Alice is like the cutest little boy I have ever seen. Jokes! She's a girl! She has boobs, look! But truth be told, girls who looks like pubescent girls are so hot right now, I think. More than that, she has so much attitude in her tiny body that inviting her into your home would just cause a lot of trouble for everyone involved. She ran away from home to live in a squat when she was just 14 with no money or direction, a total wreckhead, who is now credited as one of the pioneers of modern day synthpunk. Did I tell you that she poured Jack Daniels into my mouth? Yeah, she did.

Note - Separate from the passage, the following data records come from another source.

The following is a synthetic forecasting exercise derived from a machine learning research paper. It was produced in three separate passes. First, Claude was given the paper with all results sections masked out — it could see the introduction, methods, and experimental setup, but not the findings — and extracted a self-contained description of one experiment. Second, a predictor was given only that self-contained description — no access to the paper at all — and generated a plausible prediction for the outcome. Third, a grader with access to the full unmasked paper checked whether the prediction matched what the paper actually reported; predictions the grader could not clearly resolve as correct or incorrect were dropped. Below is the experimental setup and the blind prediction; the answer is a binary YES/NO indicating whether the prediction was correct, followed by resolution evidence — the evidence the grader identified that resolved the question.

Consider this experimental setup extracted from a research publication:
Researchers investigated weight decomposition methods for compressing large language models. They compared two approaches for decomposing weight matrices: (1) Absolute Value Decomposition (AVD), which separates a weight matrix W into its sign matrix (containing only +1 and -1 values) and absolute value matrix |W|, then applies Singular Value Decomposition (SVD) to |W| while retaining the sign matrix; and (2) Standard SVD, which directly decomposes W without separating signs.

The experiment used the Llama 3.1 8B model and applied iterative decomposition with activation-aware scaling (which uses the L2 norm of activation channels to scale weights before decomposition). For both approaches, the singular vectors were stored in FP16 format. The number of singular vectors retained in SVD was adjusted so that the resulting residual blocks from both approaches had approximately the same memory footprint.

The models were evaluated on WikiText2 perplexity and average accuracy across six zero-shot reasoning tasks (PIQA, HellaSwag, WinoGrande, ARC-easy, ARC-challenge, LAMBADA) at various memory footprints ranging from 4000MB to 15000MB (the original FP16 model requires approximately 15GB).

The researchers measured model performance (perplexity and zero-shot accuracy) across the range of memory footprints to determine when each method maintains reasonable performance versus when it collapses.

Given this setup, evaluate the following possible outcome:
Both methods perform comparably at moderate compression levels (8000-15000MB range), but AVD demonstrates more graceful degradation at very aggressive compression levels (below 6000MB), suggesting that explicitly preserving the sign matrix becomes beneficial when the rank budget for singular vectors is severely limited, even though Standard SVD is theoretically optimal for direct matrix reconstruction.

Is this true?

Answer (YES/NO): NO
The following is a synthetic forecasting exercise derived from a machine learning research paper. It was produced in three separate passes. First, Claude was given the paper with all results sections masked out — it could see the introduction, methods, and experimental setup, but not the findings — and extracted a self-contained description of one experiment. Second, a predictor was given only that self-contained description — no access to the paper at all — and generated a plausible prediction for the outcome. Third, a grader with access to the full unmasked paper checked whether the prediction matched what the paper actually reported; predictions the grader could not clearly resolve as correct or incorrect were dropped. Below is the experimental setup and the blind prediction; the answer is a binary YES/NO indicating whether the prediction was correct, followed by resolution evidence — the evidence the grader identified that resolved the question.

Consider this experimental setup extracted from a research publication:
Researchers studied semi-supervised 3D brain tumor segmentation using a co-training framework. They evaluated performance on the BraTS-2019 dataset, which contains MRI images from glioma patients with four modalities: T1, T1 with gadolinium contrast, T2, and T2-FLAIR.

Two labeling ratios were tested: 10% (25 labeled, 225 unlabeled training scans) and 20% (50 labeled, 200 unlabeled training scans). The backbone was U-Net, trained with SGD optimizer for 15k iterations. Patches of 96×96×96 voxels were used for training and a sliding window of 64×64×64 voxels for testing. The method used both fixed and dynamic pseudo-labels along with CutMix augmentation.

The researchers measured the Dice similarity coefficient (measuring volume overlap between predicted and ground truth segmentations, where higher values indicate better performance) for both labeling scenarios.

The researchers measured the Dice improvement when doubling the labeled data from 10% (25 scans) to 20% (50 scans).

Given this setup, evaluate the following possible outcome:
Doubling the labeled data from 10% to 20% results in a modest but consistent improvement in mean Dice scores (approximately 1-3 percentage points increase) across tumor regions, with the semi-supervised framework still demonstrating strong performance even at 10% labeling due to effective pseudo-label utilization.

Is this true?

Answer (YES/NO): NO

Mila Kunis is the cure for heartbreak

01. Mila Kunis

"I am stubborn, and I admit it, so it`s OK."
This is it: the reason I wrote this blog in the first place. All the other girls were merely pedestals stacked on top of each other to raise Mila as high up as I could. And now that we're up here, I can't help but hit a mental block. I just don't have the words to properly describe something this perfect. I guess more than anything, she is actually very sweet, quite different from her Jackie character in That 70's Show. Just watch a few interviews and you will be shocked to realise that she is not only the type of girl you would sleep with, but also the type of girl you would want to talk to afterwards. I'd even fuck Meg Griffin because of her. And if you've seen Getting Over Sarah Marshall, the message should be clear: Mila Kunis is the only known cure for heartbreak. Fact. So obvious now that you know, right? Congratulations Mila, a completely unknown mid-20's blogger just recognized your ultimateness, you're so lucky.


Honourable Mentions
These were the 40 girls that either nearly made the list or were suggested to me by other people.
Adrianna Lima
Agyness Deyn
Aishwarya Rai
Alessandra Ambrosio
Alicia Silverstone
Angelina Jolie
Brigitte Bardot
Brody Dalle
Carlo Gugino
Charlize Theron
Cheryl Cole
Christina Ricci
Cindy Crawford
Dita Von Teese
Edie Sedgwick
Esther Baxter
Eva Spence
Gwen Stefani
Kate Beckinsale
Kate Hudson
Kate Moss
Kristin Kreuk
Lucy Liu
Lily Cole
Megan Fox
Mena Savari
Milla Jovovich
Monica Bellucci
Naomi Watts
Natalia Vodianova
Nico
Pilar Rubio
Rachel McAdams
Rihanna
Sarah Michelle Gellar
Scarlett Johansen
Shirley Manson
Sofia Vergara
Stevie Nicks
Zooey Deschanel


Conclusion
I will admit, this entire blog is a lie. The hottest girls ever are, in all honesty, girls I know in real life. Maybe one day I'll make a Top 20 Hottest Facebook Friends or something, although that sounds like much more trouble than it's worth. However, it is a common fact that personality is what really matters when it comes to real attraction, and also, lol. This was by far my dumbest blog ever.